__EXERCISE__:
Your answer should hold every line of the records below that contains the string "over".

────

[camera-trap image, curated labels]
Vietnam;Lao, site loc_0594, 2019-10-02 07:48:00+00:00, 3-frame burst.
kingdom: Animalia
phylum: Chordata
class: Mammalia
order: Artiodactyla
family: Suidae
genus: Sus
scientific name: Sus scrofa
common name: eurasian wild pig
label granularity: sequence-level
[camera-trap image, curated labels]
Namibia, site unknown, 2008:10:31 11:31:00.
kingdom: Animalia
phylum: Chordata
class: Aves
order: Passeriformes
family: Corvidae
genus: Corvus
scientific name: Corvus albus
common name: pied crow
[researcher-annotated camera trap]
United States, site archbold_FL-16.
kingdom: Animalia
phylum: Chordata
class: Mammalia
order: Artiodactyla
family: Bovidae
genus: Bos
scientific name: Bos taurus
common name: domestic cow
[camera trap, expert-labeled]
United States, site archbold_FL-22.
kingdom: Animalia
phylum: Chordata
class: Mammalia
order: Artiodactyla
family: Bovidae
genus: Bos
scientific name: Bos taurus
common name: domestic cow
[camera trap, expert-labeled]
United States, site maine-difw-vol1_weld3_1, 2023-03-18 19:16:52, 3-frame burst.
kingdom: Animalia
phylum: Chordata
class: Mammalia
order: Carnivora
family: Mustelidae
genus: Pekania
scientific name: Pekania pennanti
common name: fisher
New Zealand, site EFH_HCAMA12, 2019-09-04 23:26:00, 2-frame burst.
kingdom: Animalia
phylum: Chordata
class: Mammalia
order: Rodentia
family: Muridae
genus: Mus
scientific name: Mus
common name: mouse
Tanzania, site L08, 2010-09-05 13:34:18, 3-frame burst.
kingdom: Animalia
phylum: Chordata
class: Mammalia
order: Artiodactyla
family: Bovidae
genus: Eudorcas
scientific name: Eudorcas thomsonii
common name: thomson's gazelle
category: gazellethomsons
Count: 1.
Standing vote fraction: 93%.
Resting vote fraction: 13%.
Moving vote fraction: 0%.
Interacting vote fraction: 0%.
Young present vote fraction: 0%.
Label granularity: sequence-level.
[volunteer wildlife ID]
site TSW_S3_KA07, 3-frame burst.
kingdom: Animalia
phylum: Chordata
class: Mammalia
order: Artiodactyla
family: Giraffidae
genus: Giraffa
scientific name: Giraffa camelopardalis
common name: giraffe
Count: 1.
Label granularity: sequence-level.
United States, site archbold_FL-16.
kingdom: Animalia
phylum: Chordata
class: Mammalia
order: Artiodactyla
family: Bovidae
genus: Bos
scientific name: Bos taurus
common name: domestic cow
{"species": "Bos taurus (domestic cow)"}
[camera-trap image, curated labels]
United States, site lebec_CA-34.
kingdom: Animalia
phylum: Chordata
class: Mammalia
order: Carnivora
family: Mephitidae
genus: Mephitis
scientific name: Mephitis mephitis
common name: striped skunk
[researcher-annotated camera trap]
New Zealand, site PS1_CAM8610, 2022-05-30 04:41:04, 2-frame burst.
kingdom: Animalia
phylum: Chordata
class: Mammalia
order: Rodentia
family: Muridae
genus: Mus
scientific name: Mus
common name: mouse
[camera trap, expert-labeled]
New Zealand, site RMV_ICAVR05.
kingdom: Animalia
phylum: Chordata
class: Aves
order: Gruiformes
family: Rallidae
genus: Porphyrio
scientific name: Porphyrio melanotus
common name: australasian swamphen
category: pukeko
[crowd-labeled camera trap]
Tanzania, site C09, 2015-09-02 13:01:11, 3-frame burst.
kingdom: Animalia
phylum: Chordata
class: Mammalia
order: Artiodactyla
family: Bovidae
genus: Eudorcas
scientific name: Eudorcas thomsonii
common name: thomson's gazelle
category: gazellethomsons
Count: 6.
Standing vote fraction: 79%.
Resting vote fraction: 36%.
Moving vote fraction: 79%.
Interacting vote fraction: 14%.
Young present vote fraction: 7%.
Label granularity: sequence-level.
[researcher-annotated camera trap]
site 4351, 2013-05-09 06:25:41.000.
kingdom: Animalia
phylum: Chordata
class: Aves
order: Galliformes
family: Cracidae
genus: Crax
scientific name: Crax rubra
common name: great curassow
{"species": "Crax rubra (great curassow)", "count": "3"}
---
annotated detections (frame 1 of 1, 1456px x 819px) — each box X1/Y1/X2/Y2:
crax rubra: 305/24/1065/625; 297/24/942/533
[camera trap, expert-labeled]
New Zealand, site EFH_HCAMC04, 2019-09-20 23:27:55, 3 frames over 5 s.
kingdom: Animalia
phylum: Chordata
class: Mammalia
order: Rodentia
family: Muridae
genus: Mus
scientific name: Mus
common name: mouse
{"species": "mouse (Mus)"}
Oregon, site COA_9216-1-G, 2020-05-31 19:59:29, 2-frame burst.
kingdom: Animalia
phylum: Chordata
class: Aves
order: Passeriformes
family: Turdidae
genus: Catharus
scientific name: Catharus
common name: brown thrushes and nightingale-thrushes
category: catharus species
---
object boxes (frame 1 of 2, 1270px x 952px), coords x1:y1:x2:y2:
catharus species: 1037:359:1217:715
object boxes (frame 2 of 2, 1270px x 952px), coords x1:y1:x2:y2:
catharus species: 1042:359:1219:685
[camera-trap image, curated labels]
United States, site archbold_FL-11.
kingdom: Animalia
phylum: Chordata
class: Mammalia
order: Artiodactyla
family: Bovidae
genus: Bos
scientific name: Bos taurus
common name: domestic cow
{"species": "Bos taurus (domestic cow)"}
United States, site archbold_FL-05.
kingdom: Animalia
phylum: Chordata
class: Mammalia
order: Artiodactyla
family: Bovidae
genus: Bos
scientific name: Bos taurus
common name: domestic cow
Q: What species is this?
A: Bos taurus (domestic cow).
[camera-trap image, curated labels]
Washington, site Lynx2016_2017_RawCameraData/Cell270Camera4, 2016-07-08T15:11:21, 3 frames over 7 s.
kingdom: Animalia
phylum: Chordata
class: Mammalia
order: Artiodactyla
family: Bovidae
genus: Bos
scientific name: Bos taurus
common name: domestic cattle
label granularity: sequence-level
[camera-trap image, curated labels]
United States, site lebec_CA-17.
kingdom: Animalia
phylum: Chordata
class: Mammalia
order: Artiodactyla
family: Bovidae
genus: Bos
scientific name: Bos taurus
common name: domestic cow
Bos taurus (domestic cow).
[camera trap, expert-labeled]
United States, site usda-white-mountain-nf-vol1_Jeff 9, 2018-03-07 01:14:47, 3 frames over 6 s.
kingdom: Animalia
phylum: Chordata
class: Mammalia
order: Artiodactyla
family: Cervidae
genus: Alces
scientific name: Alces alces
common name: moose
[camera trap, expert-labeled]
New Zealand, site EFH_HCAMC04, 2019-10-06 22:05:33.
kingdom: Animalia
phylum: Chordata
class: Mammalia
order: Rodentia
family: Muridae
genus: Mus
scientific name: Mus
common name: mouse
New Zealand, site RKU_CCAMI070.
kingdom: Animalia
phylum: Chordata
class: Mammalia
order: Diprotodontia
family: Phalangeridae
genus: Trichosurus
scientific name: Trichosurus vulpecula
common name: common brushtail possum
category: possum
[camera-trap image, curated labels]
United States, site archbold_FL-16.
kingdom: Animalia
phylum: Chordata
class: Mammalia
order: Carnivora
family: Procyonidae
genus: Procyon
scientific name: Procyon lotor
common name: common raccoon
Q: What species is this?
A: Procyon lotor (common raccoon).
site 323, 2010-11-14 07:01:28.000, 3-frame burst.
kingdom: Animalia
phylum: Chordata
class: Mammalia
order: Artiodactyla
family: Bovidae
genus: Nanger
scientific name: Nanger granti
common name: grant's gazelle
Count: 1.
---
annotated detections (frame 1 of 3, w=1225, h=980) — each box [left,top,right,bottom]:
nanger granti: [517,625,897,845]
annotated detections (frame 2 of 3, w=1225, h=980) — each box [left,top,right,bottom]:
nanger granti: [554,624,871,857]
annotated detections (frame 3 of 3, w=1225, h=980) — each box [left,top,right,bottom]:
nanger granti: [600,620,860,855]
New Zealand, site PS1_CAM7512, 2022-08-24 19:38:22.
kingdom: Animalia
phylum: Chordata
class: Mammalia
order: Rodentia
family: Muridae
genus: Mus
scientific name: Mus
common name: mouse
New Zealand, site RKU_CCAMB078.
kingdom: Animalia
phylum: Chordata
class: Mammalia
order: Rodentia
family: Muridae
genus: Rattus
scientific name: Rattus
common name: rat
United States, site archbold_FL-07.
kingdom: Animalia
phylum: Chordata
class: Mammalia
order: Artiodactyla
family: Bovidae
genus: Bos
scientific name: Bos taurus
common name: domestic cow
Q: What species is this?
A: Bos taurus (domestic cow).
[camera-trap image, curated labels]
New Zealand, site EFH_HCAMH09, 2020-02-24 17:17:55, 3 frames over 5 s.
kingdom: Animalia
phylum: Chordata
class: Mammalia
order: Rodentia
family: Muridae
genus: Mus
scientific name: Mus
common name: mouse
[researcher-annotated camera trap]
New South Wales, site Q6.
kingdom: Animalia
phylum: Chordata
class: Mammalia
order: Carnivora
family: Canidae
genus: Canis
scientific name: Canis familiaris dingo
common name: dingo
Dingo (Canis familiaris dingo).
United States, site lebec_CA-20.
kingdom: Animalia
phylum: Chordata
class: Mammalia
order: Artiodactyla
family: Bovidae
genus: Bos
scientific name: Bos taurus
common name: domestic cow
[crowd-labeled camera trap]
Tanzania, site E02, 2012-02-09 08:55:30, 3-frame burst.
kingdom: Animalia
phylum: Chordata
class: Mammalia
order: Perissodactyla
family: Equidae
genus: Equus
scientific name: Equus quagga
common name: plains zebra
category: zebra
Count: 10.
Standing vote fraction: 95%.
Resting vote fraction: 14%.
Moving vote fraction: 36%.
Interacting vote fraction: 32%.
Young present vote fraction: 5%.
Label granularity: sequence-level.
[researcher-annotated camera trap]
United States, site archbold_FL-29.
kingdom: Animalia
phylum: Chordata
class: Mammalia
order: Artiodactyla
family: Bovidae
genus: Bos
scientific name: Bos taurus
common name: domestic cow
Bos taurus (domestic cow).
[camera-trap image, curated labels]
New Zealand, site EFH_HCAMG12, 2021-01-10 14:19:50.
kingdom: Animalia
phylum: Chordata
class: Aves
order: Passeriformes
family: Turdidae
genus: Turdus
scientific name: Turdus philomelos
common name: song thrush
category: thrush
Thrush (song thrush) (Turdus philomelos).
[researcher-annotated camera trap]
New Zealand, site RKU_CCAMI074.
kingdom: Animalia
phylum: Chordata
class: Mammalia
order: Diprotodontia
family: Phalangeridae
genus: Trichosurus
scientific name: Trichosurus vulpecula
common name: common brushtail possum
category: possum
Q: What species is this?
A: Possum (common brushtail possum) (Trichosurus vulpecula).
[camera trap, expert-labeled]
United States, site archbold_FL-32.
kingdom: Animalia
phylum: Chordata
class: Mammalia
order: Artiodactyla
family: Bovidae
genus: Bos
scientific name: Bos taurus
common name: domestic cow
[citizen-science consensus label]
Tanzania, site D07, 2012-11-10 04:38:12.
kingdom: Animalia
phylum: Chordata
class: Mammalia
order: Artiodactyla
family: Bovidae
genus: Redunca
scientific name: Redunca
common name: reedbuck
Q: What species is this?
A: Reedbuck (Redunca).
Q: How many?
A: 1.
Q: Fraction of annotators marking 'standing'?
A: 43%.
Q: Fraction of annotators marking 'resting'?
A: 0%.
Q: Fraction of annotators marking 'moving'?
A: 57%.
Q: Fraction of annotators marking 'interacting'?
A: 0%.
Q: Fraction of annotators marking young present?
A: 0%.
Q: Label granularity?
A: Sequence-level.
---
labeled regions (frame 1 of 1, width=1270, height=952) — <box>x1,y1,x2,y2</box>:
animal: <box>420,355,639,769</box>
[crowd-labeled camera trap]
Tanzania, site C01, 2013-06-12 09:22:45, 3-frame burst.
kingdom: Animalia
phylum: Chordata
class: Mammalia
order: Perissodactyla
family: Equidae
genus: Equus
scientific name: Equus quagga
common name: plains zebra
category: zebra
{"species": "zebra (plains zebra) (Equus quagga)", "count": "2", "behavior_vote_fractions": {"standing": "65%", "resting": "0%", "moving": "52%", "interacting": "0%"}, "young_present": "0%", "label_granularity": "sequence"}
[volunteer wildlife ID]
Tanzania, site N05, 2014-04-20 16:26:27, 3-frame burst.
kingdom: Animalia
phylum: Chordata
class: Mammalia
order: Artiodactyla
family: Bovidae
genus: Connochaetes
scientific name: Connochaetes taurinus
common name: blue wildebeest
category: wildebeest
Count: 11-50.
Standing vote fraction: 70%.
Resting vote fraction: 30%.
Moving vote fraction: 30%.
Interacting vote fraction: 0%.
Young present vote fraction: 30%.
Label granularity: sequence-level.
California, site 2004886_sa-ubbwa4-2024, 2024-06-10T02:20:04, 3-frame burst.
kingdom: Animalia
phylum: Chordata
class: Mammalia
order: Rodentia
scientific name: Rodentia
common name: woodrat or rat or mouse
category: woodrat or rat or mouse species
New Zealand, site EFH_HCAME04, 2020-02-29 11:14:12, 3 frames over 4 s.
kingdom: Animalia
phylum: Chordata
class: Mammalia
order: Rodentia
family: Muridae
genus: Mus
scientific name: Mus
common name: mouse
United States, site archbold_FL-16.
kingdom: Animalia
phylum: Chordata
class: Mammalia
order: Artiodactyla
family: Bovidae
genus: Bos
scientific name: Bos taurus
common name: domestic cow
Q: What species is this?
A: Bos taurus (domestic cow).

────

__FINAL ANSWER__:
New Zealand, site EFH_HCAMC04, 2019-09-20 23:27:55, 3 frames over 5 s.
Washington, site Lynx2016_2017_RawCameraData/Cell270Camera4, 2016-07-08T15:11:21, 3 frames over 7 s.
United States, site usda-white-mountain-nf-vol1_Jeff 9, 2018-03-07 01:14:47, 3 frames over 6 s.
New Zealand, site EFH_HCAMH09, 2020-02-24 17:17:55, 3 frames over 5 s.
New Zealand, site EFH_HCAME04, 2020-02-29 11:14:12, 3 frames over 4 s.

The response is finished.